■ Données fournies
----

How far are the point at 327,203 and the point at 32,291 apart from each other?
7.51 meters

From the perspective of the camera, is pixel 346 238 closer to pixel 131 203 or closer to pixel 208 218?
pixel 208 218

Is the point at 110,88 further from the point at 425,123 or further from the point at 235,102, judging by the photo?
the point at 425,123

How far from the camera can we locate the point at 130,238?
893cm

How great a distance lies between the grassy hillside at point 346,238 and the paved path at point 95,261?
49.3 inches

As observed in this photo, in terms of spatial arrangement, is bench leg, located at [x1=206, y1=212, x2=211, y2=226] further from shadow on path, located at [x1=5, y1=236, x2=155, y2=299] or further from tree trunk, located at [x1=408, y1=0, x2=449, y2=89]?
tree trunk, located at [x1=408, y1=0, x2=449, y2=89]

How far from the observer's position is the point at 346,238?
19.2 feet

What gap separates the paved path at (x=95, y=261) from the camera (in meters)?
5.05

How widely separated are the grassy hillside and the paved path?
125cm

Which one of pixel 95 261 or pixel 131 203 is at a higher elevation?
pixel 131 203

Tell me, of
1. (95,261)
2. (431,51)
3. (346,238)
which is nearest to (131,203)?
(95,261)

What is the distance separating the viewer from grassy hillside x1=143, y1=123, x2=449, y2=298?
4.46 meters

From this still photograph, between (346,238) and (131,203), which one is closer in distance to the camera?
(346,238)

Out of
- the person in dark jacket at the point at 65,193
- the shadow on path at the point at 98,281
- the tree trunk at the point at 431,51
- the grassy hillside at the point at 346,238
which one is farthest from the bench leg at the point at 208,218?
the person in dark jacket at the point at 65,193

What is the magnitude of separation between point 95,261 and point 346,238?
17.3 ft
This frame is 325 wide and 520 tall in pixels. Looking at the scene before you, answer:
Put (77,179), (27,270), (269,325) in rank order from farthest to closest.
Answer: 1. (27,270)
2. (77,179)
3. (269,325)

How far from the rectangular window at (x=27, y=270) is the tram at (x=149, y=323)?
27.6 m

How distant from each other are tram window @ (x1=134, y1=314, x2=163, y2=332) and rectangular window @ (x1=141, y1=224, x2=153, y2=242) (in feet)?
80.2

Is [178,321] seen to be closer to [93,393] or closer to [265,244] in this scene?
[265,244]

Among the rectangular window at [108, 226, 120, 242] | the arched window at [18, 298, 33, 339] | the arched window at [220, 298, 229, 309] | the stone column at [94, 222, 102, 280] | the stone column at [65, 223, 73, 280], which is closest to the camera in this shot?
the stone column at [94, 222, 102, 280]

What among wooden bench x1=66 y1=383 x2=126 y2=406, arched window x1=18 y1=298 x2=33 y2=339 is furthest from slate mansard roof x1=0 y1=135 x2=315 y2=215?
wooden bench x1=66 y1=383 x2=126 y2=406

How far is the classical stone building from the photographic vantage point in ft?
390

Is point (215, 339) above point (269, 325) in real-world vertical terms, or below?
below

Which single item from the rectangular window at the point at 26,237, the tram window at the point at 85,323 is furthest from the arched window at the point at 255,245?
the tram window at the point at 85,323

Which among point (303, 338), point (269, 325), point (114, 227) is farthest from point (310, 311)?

----

■ Consigne
Reproduisez telles quelles les lignes des enregistrements, de celle qui contient « Among the rectangular » jusqu'à la fin des enregistrements, la première et la dernière incluses.

■ Résultat attendu
Among the rectangular window at [108, 226, 120, 242] | the arched window at [18, 298, 33, 339] | the arched window at [220, 298, 229, 309] | the stone column at [94, 222, 102, 280] | the stone column at [65, 223, 73, 280], which is closest to the camera in this shot?
the stone column at [94, 222, 102, 280]

What among wooden bench x1=66 y1=383 x2=126 y2=406, arched window x1=18 y1=298 x2=33 y2=339 is furthest from slate mansard roof x1=0 y1=135 x2=315 y2=215?
wooden bench x1=66 y1=383 x2=126 y2=406

How far is the classical stone building from the photographic vantage point in ft?
390

Is point (215, 339) above point (269, 325) in real-world vertical terms, or below?
below

Which single item from the rectangular window at the point at 26,237, the tram window at the point at 85,323 is furthest from the arched window at the point at 255,245?
the tram window at the point at 85,323

Which among point (303, 338), point (269, 325), point (114, 227) is farthest from point (310, 311)?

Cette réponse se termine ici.